The police said they dismantled a third organised syndicate linked to traffic-related frauds, with the arrest of Rinku Rana alias Bhushan, his associate Sonu Sharma and Mukesh Kumar alias Pakodi, who was also connected to another extortion syndicate.

According to the police, Rinku Rana was running a well-organised network that facilitated the movement of commercial goods vehicles during restricted hours by selling fake 'marka' or stickers for Rs 2,000 to Rs 5,000 per vehicle every month. The stickers were falsely projected as authorisation to evade traffic challans.
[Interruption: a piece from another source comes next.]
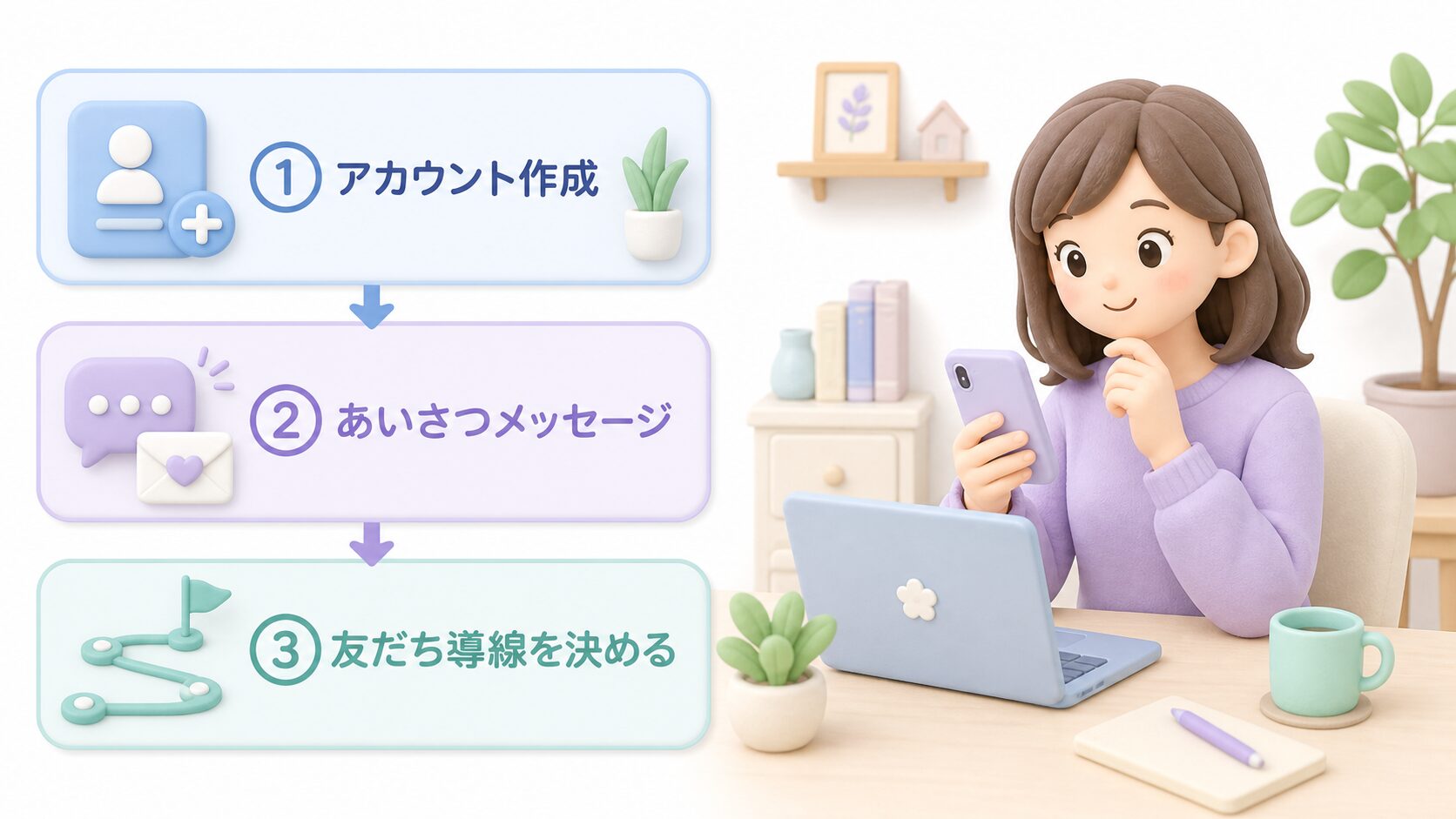 ① アカウント作成

② あいさつメッセージ

③ 友だち導線を決める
During raids, the police recovered Rs 31 lakh in cash, property documents worth several crores of rupees, over 500 fake stickers and six mobile phones allegedly used to operate the syndicate.

The crackdown followed a complaint filed by a traffic police officer in April this year after a commercial vehicle tried to evade checking by producing a fake sticker claiming exemption from enforcement action.
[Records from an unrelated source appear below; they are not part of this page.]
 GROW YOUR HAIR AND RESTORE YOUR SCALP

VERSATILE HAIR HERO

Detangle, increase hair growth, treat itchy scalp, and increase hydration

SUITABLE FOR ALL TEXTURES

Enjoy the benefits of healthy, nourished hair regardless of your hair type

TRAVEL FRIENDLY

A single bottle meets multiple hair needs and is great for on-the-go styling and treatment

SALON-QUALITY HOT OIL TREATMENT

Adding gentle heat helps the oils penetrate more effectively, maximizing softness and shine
Investigation revealed that social media groups were being used to coordinate the illegal movement of vehicles and alert drivers about traffic police checkpoints, police said.

"A parallel system was being run to cheat drivers and vehicle owners while undermining traffic enforcement. On the basis of evidence, provisions related to organised crime under the BNS were invoked," a senior police officer said.

Sonu Sharma, the police said, managed social media groups through which stickers were sold and real-time alerts were circulated regarding traffic police movement. He also acted as a link between Rana and drivers operating in the field.

In a related development, Mukesh Kumar alias Pakodi, an associate of Rajkumar alias Raju Meena, who was earlier arrested under the Maharashtra Control of Organised Crime Act (MCOCA), was also apprehended.

Mukesh allegedly helped extort money from transporters and was involved in blackmailing traffic police personnel by recording enforcement actions, the police said.

Investigators alleged the syndicate led by Rajkumar deployed drivers to deliberately violate traffic rules and secretly record police officials during challans, later using manipulated videos to extort money under threat of false allegations.

The police said that in total, eight accused belonging to three different organised crime syndicates linked to traffic frauds and extortion have been arrested so far.

Further investigation is underway to trace the remaining members, conduct financial probes, and analyse digital evidence recovered during the raids, officials added.